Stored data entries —
* * * *
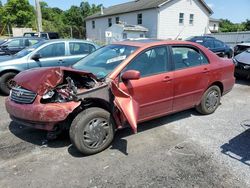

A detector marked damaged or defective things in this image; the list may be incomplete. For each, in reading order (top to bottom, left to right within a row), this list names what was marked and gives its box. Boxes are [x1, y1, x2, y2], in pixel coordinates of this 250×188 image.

crumpled hood [12, 66, 97, 95]
damaged red car [4, 39, 235, 154]
bent fender [111, 81, 139, 133]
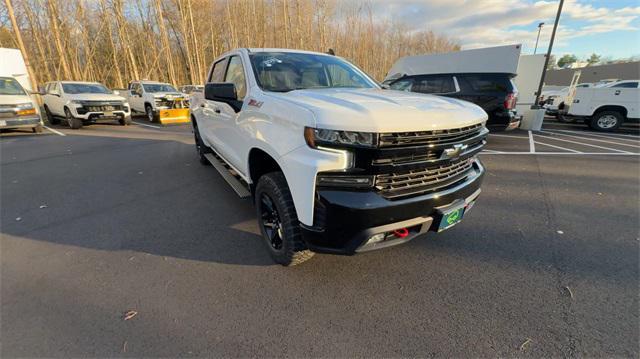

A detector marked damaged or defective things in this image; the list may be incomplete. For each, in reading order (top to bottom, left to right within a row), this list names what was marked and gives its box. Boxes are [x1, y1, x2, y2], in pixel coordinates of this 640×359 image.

parking lot pavement crack [528, 155, 580, 358]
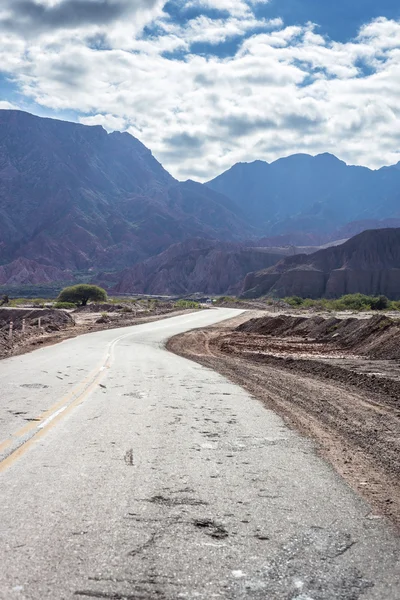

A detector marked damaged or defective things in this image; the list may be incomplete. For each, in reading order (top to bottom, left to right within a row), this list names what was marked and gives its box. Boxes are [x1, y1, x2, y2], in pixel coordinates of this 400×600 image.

cracked asphalt [0, 312, 398, 596]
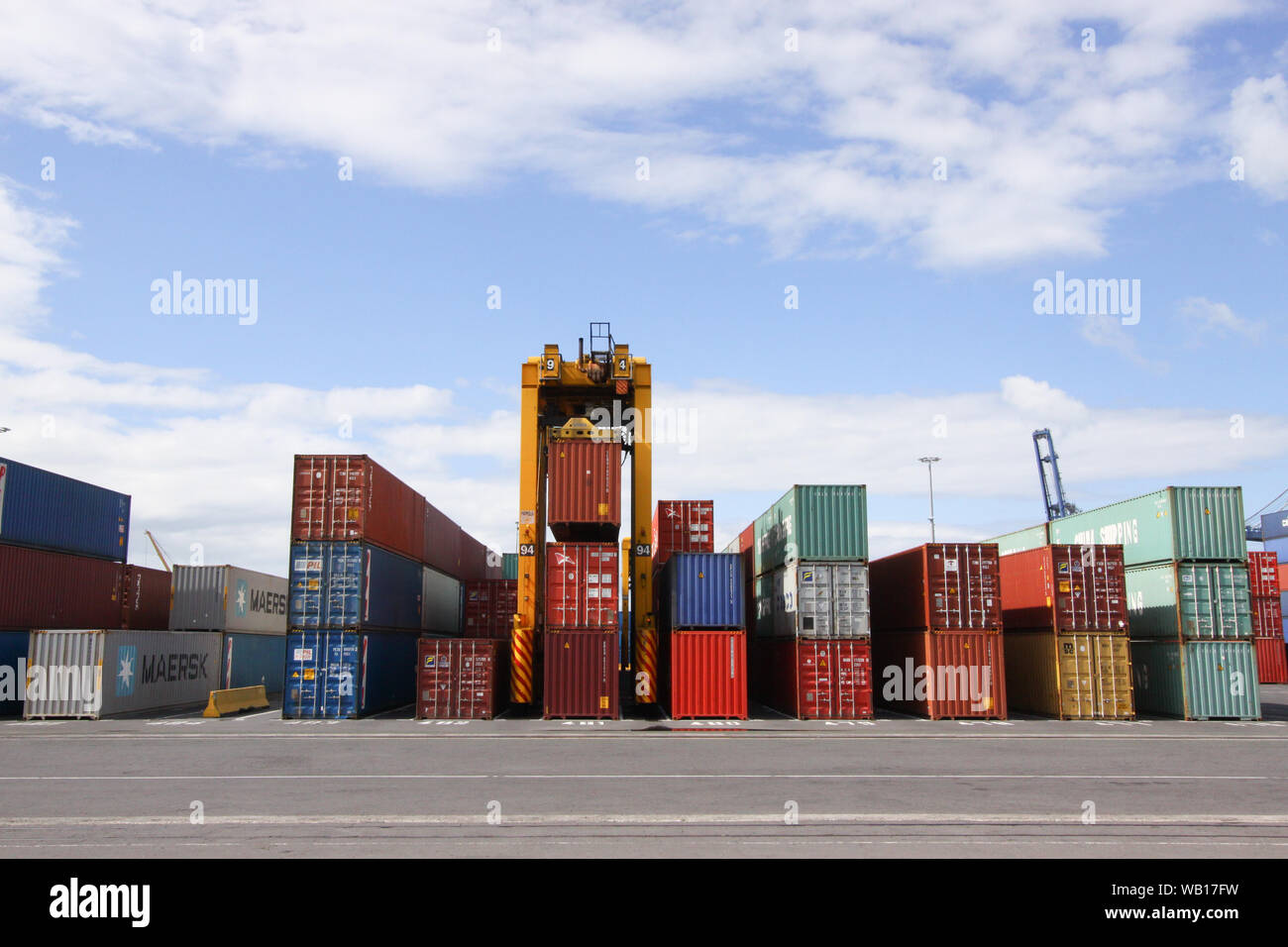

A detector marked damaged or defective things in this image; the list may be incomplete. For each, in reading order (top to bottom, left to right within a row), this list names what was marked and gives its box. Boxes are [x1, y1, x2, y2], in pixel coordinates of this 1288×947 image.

rusty container panel [293, 456, 427, 567]
rusty container panel [546, 438, 620, 541]
rusty container panel [546, 543, 620, 633]
rusty container panel [870, 543, 999, 633]
rusty container panel [994, 543, 1127, 633]
rusty container panel [543, 628, 618, 716]
rusty container panel [664, 628, 747, 716]
rusty container panel [875, 628, 1004, 716]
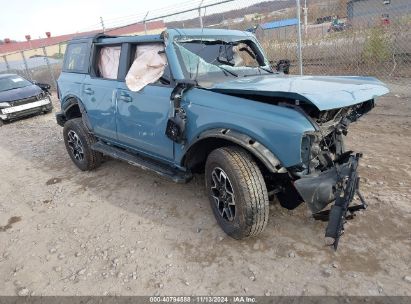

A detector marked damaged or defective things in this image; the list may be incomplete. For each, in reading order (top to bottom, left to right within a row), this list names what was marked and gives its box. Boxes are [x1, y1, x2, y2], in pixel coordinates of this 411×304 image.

crumpled hood [0, 85, 42, 102]
crumpled hood [208, 74, 392, 110]
detached bumper piece [296, 153, 366, 251]
damaged front end [290, 98, 376, 248]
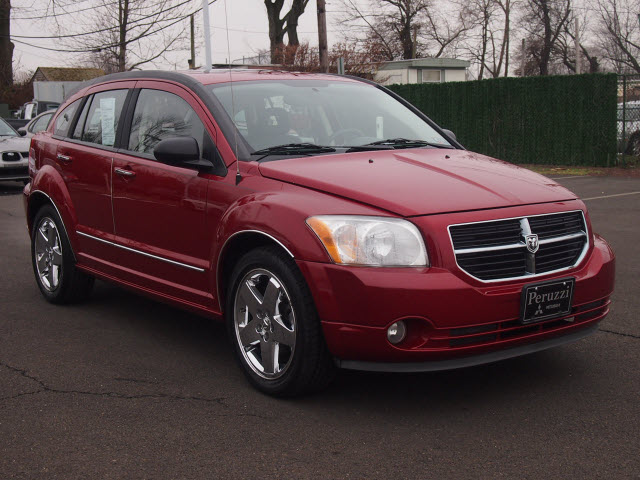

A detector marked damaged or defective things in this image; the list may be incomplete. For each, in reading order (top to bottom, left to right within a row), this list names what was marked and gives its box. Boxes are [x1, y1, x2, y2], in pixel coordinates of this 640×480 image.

cracked asphalt [0, 178, 636, 478]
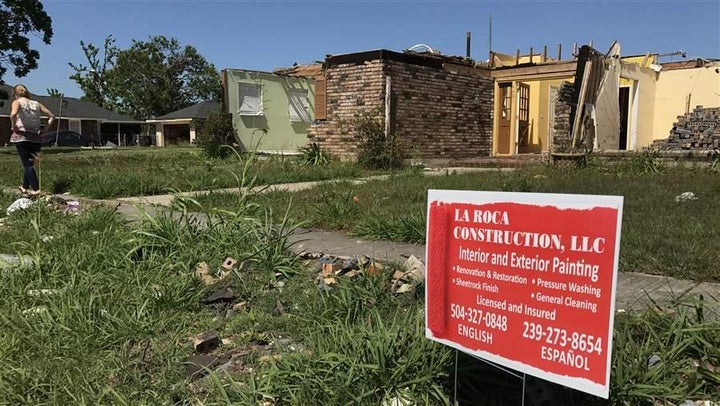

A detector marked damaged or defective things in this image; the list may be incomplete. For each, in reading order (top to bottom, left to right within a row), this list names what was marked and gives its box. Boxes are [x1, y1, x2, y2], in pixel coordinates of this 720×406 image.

damaged brick house [310, 49, 496, 160]
damaged wall [310, 51, 496, 163]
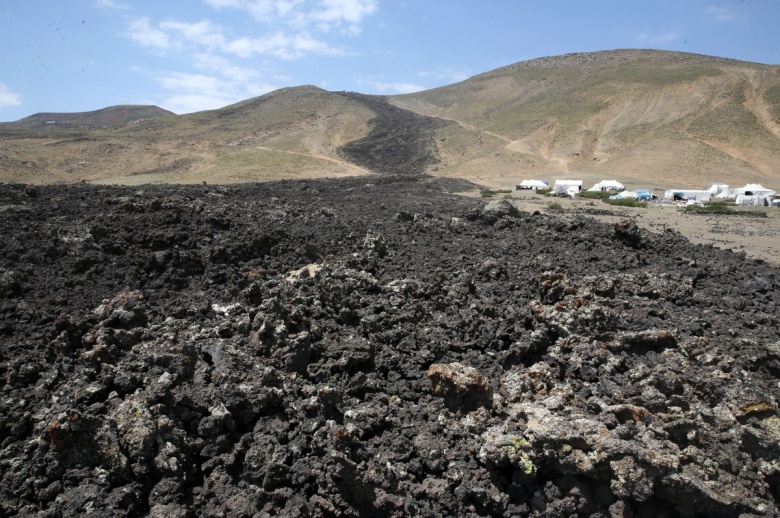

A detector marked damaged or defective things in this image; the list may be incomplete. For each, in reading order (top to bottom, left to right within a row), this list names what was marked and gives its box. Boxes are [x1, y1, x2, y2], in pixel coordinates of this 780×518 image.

dark burnt patch on hill [336, 91, 450, 175]
dark burnt patch on hill [1, 180, 780, 518]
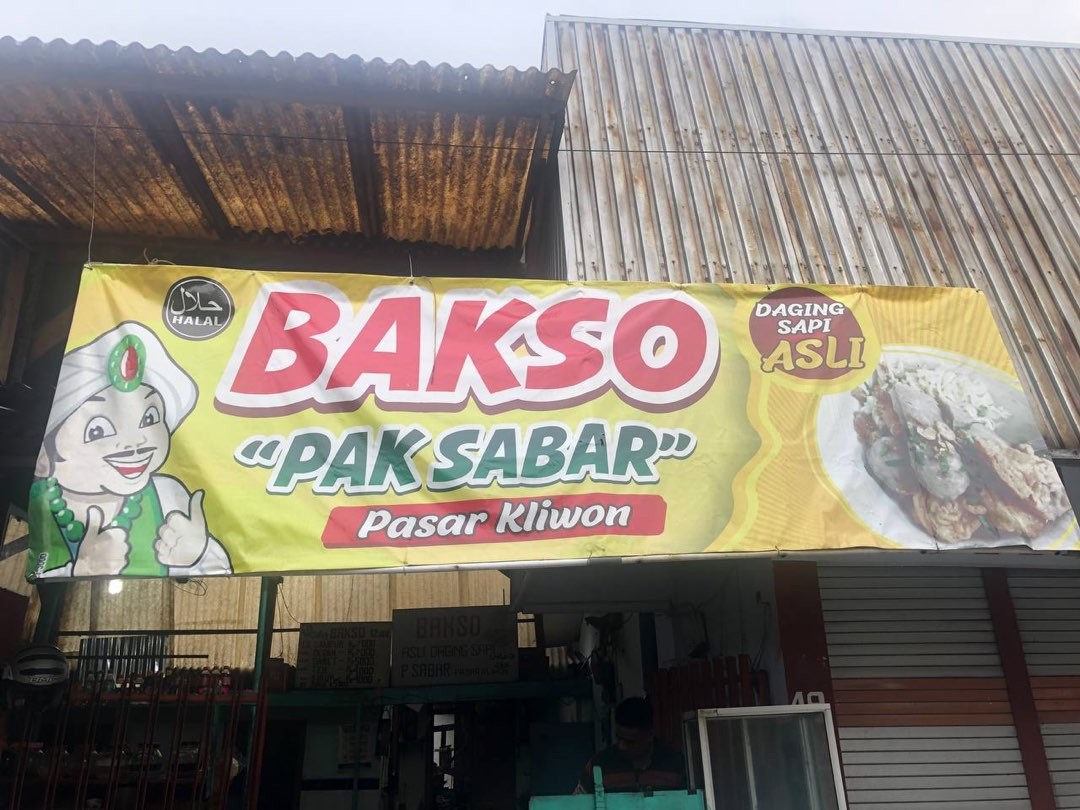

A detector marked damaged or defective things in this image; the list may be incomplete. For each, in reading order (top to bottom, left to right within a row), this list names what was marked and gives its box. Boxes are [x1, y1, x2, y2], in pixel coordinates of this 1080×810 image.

rusty roofing [0, 38, 572, 251]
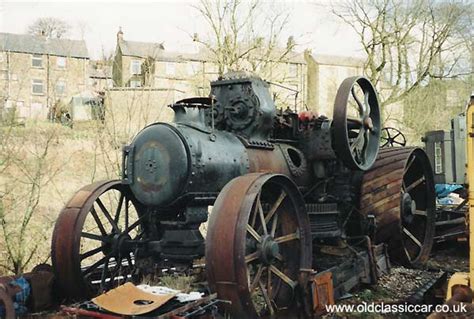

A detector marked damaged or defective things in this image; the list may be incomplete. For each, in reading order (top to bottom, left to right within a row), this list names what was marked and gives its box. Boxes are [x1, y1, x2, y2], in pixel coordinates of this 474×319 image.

rusty traction engine boiler [51, 74, 434, 318]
* * * *
In the copy, include every line of the records exactly and none of the images.

Reply —
A detector marked damaged or defective things in this image; the list may be incomplete. For each, in reading order (top to bottom, left to right within a row), this list names what was marked and gives its box. Boxes are [x1, y1, x2, y2], in pixel coordinates of this 250×188 image.

crumpled hood [12, 66, 97, 95]
damaged red car [4, 39, 235, 154]
bent fender [111, 81, 139, 133]

A detector marked damaged or defective things in this image; the list may be incomplete. For each, in reading order (top to bottom, left to right within a row), this list names what was marked and gives its box. Boxes are [x1, y1, x2, y2], in pixel coordinates of this 640×359 image.

parking lot pavement crack [528, 155, 580, 358]

A detector marked damaged or defective things in this image; the list may be incomplete. For each, in reading order (top to bottom, left to right within a row), this list names what was marked and gives its box. Boxes are [x1, y1, x2, y2], in pixel coordinates of this 400×600 image.

cracked asphalt [0, 312, 398, 596]

A detector marked damaged or defective things in this image; the list may be incomplete. For each, in reading order (top to bottom, left to right within a row), this list names what was marked and gives its box. Boxes are [x1, y1, x2, y2], in pixel coordinates of this 1288×947 image.

rusty container panel [293, 456, 427, 567]
rusty container panel [546, 438, 620, 541]
rusty container panel [546, 543, 620, 633]
rusty container panel [870, 543, 999, 633]
rusty container panel [994, 543, 1127, 633]
rusty container panel [543, 628, 618, 716]
rusty container panel [664, 628, 747, 716]
rusty container panel [875, 628, 1004, 716]

A detector marked damaged or defective things in this image; the list may be incomplete. For each, in reading order (top to bottom, left to right within a row), this list names what was marked and gives its box. Boxes are [x1, y1, x2, y2], in pixel coordinates of this 411×304 image.

crumpled hood [0, 85, 42, 102]
crumpled hood [208, 74, 392, 110]
detached bumper piece [296, 153, 366, 251]
damaged front end [290, 98, 376, 248]

A detector marked damaged or defective things in this image; the list may be incomplete. For each, in reading order (top to bottom, left to right within a row), this list names what was marked and gives its box. Boxes are [x1, y1, x2, y2], in pixel coordinates of this 640×480 image.

cracked asphalt [0, 178, 636, 478]

A detector marked damaged or defective things in this image; the list may be incomplete. For each, in reading order (top to bottom, left to right within a row), this list names what was marked and gives its box. Boxes are [x1, y1, x2, y2], in pixel coordinates of this 720×406 image.

damaged brick house [310, 49, 496, 160]
damaged wall [310, 51, 496, 163]

A detector marked damaged or defective things in this image; the list may be incomplete. For each, in reading order (top to bottom, left to right within a row), this list names what was marked and gives its box. Boxes are [x1, y1, x2, y2], in pixel coordinates of this 780×518 image.

dark burnt patch on hill [336, 91, 450, 175]
dark burnt patch on hill [1, 180, 780, 518]

A detector marked damaged or defective things in this image; the list may be incomplete. For each, in reading order (top to bottom, left to right within a row), this list names what was marked and gives its box. Boxes are [x1, y1, x2, y2], in pixel coordinates of this 1080×810 image.

rusty roofing [0, 38, 572, 251]

A detector marked damaged or defective things in this image; the list may be incomplete. For each, in reading order (top to bottom, left to right within a row), this list names what was marked and gives its box. Boxes are [x1, y1, x2, y2], in pixel coordinates of this 474×319 image.

rusty traction engine boiler [51, 74, 434, 318]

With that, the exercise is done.